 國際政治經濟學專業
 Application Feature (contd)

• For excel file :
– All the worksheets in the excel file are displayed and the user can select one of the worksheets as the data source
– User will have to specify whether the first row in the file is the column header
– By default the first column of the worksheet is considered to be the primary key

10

======

**Task**
Where a line in the records above includes the string "file", show it.

**Written solution**
• For excel file :
– All the worksheets in the excel file are displayed and the user can select one of the worksheets as the data source
– User will have to specify whether the first row in the file is the column header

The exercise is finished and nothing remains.